How Can Business Owners Avoid Letting Excessive Taxation Hollow Out Their Business?
A business owner can choose to own their own insurance company, known as a captive insurance company (Captive). This captive insurance company forms the chassis of an Enterprise Risk Management (ERM) strategy. ERM is a more mature and more comprehensive approach to risk management. CLICK HERE to read more about ERM.
What Does ERM With A Captive Insurance Company Do?
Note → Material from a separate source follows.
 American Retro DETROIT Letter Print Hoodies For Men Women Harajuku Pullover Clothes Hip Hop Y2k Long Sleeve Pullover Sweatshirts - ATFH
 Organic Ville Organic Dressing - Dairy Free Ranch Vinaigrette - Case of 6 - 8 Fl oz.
First, it establishes a more robust risk management approach, placing the business on better survival footing. Second, it enables the business owner or business to own a profitable second business. This profitable business can build up loss reserves, helping prevent the total business entity from being hollowed out by excessive taxation. A Captive primarily insures the risks faced by the operating company or related companies. The primary reasons that businesses or their owners form Captives are:
- To replace commercial insurance and control insurance costs
- To insure Enterprise Risks (normally risks that are uninsured or under-insured
- To insure warranties
- To issue bonds
- To insure healthcare / employee benefits
- To protect assets from creditors of the operating business
Why are ERM and Owning a Captive Insurance Company Effective Solutions?
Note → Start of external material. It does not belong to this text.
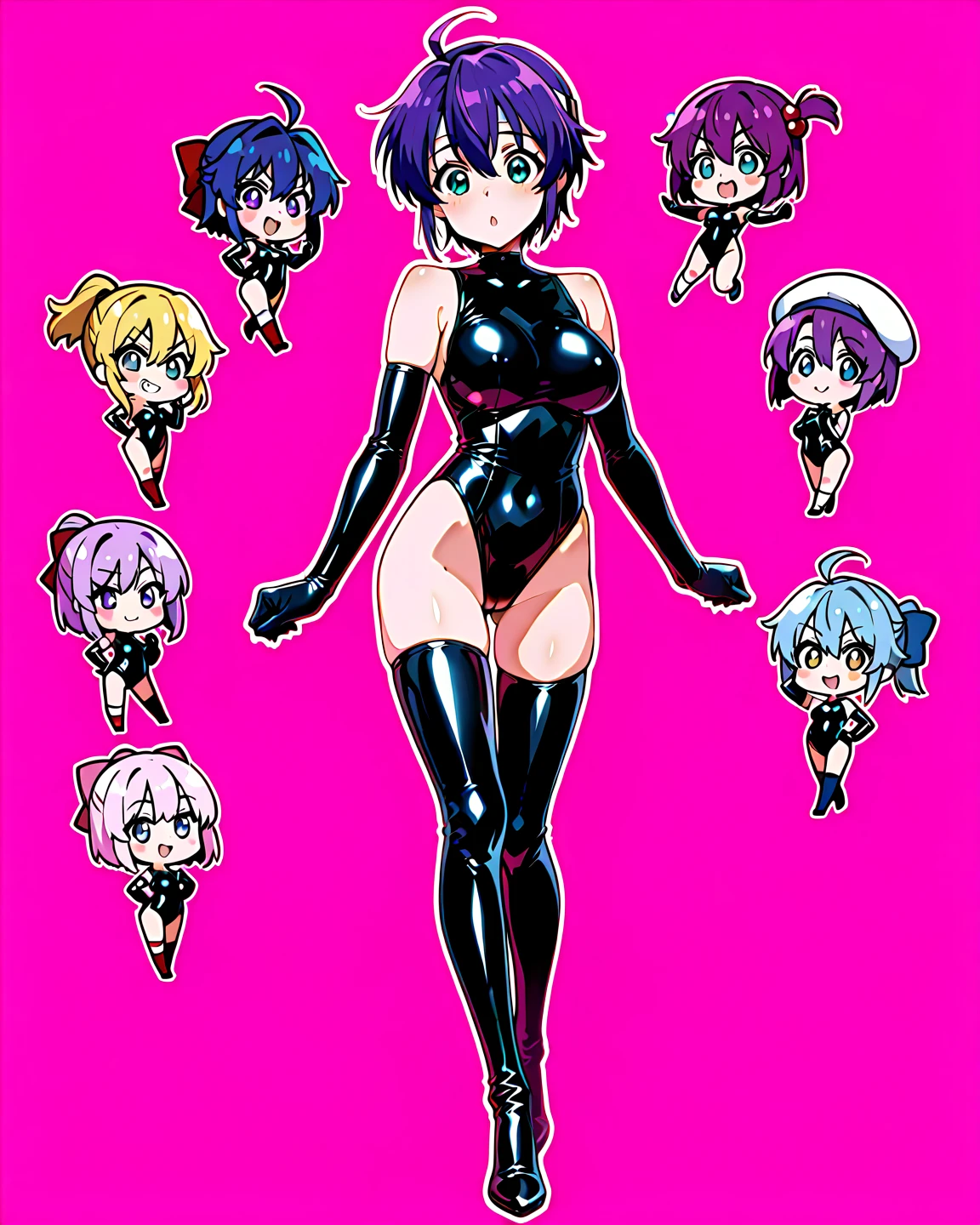 there is a cartoon picture of feminine boy with short pink hair, in an anime style, demon femboy, flat anime style, cute, crossdresser, femboy body, school girl outfit , slutty pose, horny expression, heavy breathing, hd, 4k, detailed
In addition to positioning a business to better manage risk, ERM can change risk management from a cost center to a profit center. CLICK HERE to read more about turning risk management from a cost center into a profit center.
One of the primary objectives of any insurance company is to build up significant reserves for the future. And, insurance companies enjoy many tax advantages as they accumulate reserves. Captive insurance companies are no different. When a business owner sets up a captive insurance company to formally insure risk, he or she also benefits by being able to accumulate wealth in a more tax efficient vehicle. The operating company (or parent company) pays tax deductible premiums to the captive insurance company. And, small captive insurance companies may make an 831 (b) tax election. As such, they are taxed at zero percent (0%) on their underwriting profit. Underwriting profit is simply defined as premiums collected fewer claims paid. Small insurance companies by definition receive $2.3 million or less in annual premiums according to the Internal Revenue Code (IRC). The result is a remarkably efficient vehicle to accumulate loss reserves (and by extension wealth) for the future. This prevents the business and its owners from being hollowed out by excessive taxation. Businesses that own their own captive are better prepared to survive the 2020 roller coaster.
What Is A Captive Insurance Company?
A captive is a unique insurance company. It includes its own corporation, insurance license, reserves, policies, policyholders, and claims. It is a formal way for business owners to self-insure risk, and captives are generally formed to insure primarily though not exclusively the risks of one or more businesses owned by the same or related parties.
How Does a Captive Insurance Company Work?
A captive primarily insures its parent company or related companies. It typically forms the backbone of a company’s Enterprise Risk Management (ERM) strategy. Hence, the parent company is able to purchase insurance from its captive, and it can insure risks that third party insurers will not insure or risks where third party insurance cost is unaffordable. The captive can also insure the gaps in third party commercial insurance policies. Premiums are paid from the parent (operating) company to the captive with pre-tax dollars. The captive can invest its assets mostly as its owners choose (some domiciles have restrictions).
The Road Ahead
The lessons of 2020 are clear. Many hollowed-out businesses are suffering terribly or already closed. We can’t really know what the rest of 2020 will hold, nor can we know what calamities may be ahead in 2021 or 2022 or in the near future. On the other hand, businesses can act now to ensure their businesses aren’t hollowed out, and that is the key to not getting squashed no matter what lies ahead.